Nawaz had touched down in Islamabad on Saturday afternoon as he ended his four-year exile, which was spent in the United Kingdom. It had followed his conviction in the Panama Case, a jail term and lifetime disqualification from contesting polls in the country.
Thus, Saturday presented an emotional moment for Nawaz and his family.
But other major political parties in the country suggested that the show in Lahore seemed to benefit Nawaz and his party, but if he wants to solve the problems of the public, he should perhaps join them in demanding a date for elections.
Political leaders, after spending time in exile, always come up with tall claims, but the implementation of their claims rarely materialises, they said.
Pakistan Peoples Party (PPP) senior leader Taj Haider, while commenting on Nawaz Sharif's near hour-long speech at Minar-e-Pakistan, told The Friday Times that the points made by the deposed prime minister were good for his supporters. At the same time, his party will benefit from the return of their supremo.
"It is welcoming for every exiled leader to return to the country," he said, adding that Nawaz Sharif was seemingly different from his usual self in Saturday's speech.
At this juncture, he said, political parties should concentrate on conducting polls in the country.
"Elections should be the foremost priority of all the political parties," Haider commented.
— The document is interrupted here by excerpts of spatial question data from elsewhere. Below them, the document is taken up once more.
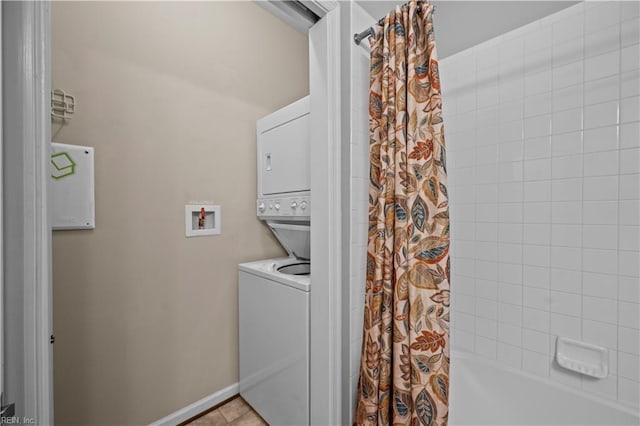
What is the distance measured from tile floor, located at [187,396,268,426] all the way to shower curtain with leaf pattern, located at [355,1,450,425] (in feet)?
2.82

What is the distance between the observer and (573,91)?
1347 mm

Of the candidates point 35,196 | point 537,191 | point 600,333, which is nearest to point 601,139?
point 537,191

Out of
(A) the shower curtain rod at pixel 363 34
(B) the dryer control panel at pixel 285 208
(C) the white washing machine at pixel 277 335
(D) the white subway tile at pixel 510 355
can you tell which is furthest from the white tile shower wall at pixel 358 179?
(D) the white subway tile at pixel 510 355

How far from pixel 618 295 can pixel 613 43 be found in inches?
42.8

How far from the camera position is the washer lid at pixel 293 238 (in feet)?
6.37

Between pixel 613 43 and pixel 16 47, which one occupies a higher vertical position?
pixel 613 43

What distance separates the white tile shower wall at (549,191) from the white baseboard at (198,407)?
59.8 inches

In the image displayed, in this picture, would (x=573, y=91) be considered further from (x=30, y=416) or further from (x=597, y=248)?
(x=30, y=416)

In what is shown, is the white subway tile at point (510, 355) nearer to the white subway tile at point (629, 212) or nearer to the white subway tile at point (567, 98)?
the white subway tile at point (629, 212)

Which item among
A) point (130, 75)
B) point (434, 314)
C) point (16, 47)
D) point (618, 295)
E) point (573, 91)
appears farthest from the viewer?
point (130, 75)

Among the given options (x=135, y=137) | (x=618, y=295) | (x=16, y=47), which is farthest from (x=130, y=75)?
(x=618, y=295)

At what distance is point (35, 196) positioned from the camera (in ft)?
2.09

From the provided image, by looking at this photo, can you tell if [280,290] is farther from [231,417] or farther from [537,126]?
[537,126]

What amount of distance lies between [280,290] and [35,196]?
1.13 meters
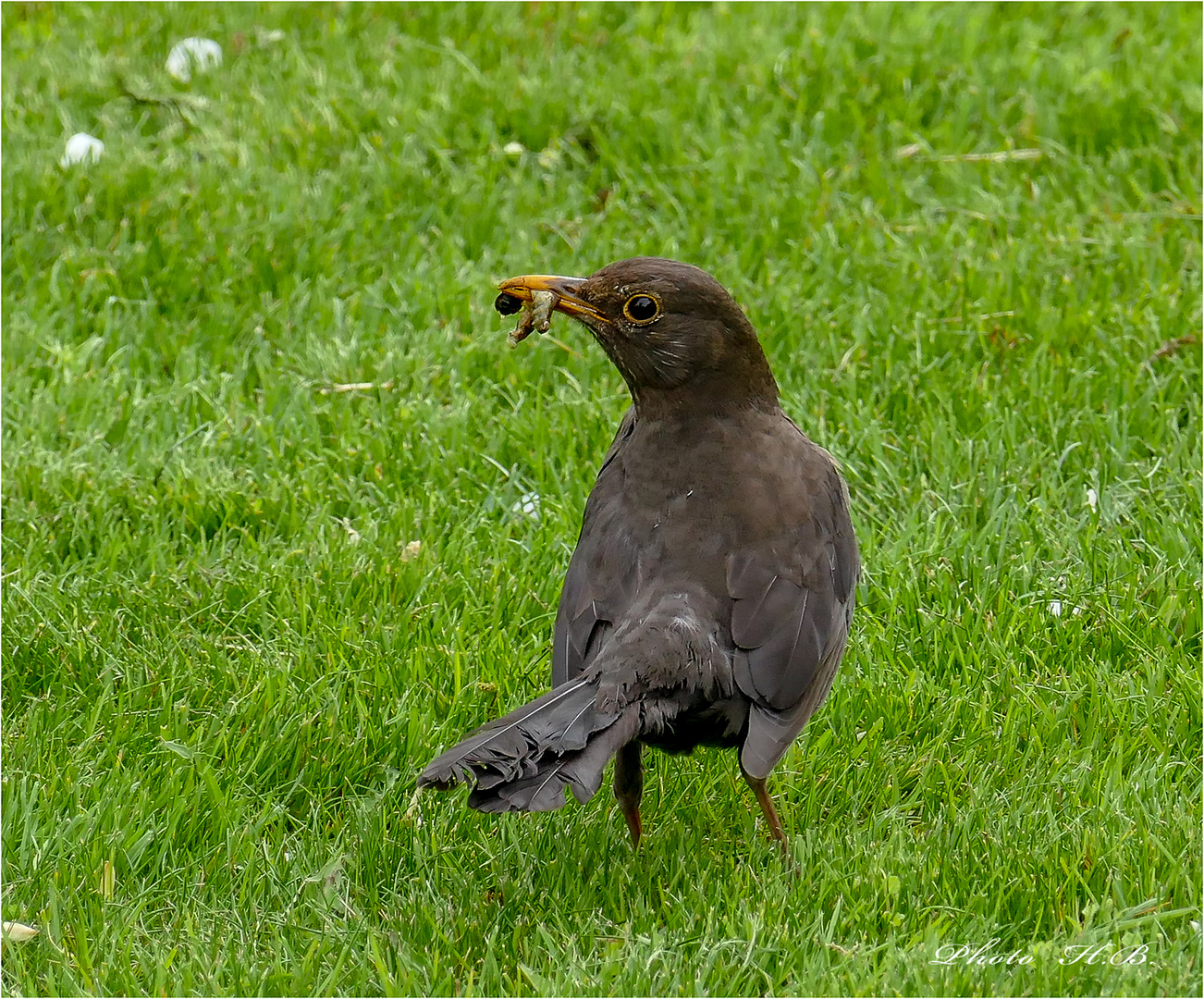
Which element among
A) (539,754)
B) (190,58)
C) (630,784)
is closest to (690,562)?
(630,784)

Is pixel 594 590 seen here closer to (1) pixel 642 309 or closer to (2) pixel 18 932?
(1) pixel 642 309

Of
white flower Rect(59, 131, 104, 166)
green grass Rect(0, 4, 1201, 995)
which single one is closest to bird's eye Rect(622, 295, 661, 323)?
green grass Rect(0, 4, 1201, 995)

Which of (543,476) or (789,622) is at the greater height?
(789,622)

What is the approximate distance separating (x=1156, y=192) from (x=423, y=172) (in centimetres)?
314

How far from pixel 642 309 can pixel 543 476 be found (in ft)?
4.91

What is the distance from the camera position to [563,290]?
3.86 metres

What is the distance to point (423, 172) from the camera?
22.7ft

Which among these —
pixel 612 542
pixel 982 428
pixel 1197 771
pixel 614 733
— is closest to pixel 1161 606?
pixel 1197 771

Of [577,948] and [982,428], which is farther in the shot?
[982,428]

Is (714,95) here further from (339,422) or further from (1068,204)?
(339,422)

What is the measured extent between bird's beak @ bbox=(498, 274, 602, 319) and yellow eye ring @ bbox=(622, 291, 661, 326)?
8 centimetres

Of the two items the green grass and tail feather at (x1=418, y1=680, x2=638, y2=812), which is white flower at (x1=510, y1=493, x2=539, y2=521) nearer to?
the green grass

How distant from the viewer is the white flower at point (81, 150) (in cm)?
696

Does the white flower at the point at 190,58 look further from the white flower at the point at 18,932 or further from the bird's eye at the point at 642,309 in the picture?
the white flower at the point at 18,932
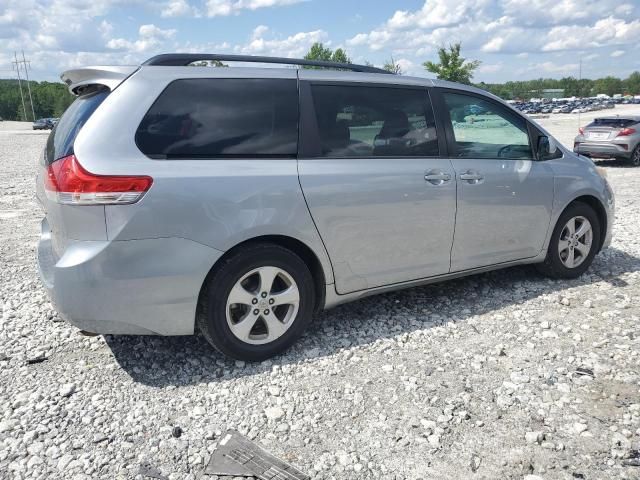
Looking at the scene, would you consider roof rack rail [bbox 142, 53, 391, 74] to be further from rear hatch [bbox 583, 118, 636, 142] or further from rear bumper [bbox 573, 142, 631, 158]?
rear hatch [bbox 583, 118, 636, 142]

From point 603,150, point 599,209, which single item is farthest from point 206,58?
point 603,150

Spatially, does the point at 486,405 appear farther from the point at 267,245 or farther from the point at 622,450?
the point at 267,245

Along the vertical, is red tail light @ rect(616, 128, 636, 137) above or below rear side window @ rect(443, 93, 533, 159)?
below

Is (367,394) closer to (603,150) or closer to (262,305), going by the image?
(262,305)

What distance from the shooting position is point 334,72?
12.6 ft

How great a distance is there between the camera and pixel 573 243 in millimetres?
5062

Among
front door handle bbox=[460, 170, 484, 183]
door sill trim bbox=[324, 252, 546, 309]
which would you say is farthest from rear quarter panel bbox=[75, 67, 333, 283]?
front door handle bbox=[460, 170, 484, 183]

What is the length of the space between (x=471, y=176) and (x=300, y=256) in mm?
1511

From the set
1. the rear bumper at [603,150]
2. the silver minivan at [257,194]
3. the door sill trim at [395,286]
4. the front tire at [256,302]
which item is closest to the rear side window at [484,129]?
the silver minivan at [257,194]

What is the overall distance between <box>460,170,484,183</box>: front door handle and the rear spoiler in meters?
2.41

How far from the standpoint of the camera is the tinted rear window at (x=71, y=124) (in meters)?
3.15

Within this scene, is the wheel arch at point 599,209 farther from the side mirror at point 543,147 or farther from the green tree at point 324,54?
the green tree at point 324,54

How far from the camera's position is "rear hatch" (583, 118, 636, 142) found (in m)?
14.7

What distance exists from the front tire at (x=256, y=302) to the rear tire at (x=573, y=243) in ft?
8.31
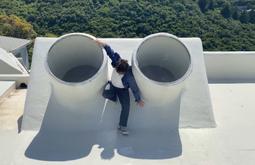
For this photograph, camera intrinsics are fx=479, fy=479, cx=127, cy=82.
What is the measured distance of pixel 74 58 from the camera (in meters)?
5.66

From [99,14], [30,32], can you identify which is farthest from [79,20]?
[30,32]

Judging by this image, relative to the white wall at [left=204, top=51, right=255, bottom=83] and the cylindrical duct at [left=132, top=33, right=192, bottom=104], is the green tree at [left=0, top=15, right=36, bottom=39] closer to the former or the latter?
the white wall at [left=204, top=51, right=255, bottom=83]

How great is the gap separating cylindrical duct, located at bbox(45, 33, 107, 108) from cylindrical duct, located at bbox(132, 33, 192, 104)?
0.44 m

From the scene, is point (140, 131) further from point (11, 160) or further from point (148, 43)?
point (11, 160)

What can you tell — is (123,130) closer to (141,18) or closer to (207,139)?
(207,139)

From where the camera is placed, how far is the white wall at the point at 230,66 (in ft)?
22.7

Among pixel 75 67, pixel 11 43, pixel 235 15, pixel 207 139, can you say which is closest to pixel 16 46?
pixel 11 43

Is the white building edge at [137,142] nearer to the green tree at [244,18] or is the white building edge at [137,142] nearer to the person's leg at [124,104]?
the person's leg at [124,104]

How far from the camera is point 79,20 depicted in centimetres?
3778

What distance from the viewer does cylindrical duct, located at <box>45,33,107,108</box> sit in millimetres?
5082

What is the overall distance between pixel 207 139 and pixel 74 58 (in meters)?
1.82

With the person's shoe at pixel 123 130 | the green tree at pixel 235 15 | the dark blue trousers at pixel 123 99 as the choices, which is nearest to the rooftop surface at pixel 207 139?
the person's shoe at pixel 123 130

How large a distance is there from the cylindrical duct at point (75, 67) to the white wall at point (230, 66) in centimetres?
203

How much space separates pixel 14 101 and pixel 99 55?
1375 millimetres
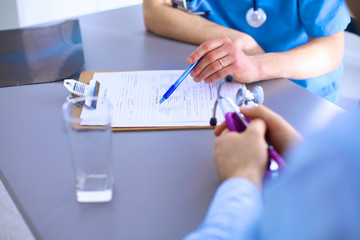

During his speech, Nawaz Sharif had a momentary slip when he named Imran Khan but then quickly recanted and said he did not wish to name any political leader, party or group as he did not believe in pursuing politics of vengeance.
However, with several indirect jibes directed towards the Pakistan Tehreek-e-Insaaf (PTI), the party had a hard-hitting reaction to his first speech after returning to the country.
PTI leader, Advocate Shoaib Shaheen, told The Friday Times that the facility and protocol afforded to an absconding convict like Nawaz Sharif was all because of a deal with Pakistan's all-powerful establishment.
"Nawaz Sharif should be treated as a criminal in the country (given that he remains convicted and his sentence has not been overturned)," Shaheen said, adding that it was the country which would face its consequences.
In such a scenario, if Nawaz Sharif actively participates in the upcoming polls, it would serve to make them controversial and thus create an imbalance in society.
"These looters and plunderers would never bring positive change in the country," Shaheen commented.
In his speech, former Prime Minister Nawaz Sharif touched on different matters but did not speak much about the upcoming elections. The Election Commission of Pakistan (ECP) has announced a tentative schedule for the polls at the end of January.
Having been thrice elected as prime minister, the PML-N supremo claimed that he does not believe in political victimisation or vengeance and wants to work towards the country's economic recovery.
Having taken off from Dubai with a substantial entourage, Sharif arrived by chartered flight to Islamabad, after which he addressed a mammoth rally in his hometown, Lahore.